## WORK ORDER
Set down, word for word, each line from the top of the data through the line that has "High-speed train at"; omit every picture.
######
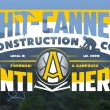 Antihero Focuses on Austin Kanfoush in 'Shit Canned Construction'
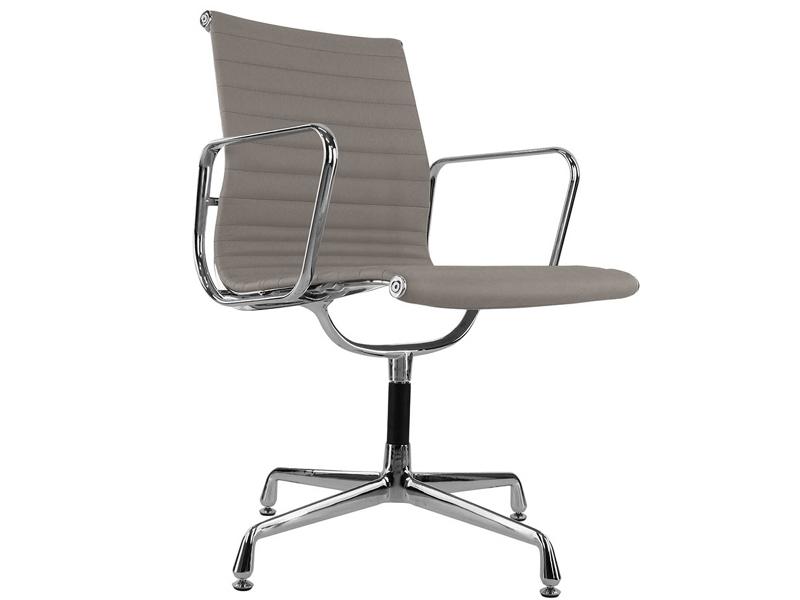 chaise visiteur ea108 gris clair. Black Bedroom Furniture Sets. Home Design Ideas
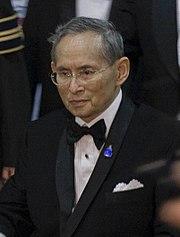 Bhumibol Adulyadej 2010-9-29 2 cropped.jpg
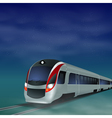 High-speed train at night vector image vector image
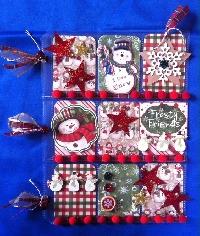 FTLOC#1-Mini Pocket Letter- Christmas-US ONLY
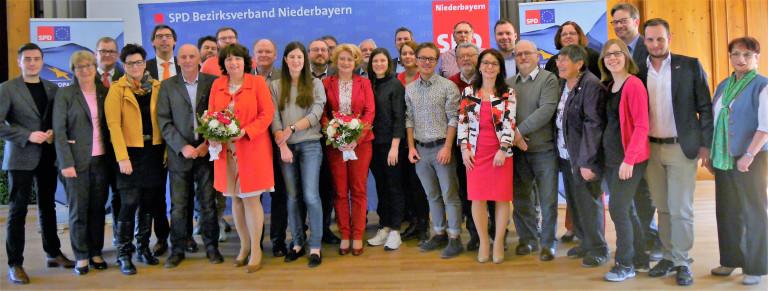 SPD Bezirksvorstand Niederbayern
######
## WORKED SOLUTION
 Antihero Focuses on Austin Kanfoush in 'Shit Canned Construction'
 chaise visiteur ea108 gris clair. Black Bedroom Furniture Sets. Home Design Ideas
 Bhumibol Adulyadej 2010-9-29 2 cropped.jpg
 High-speed train at night vector image vector image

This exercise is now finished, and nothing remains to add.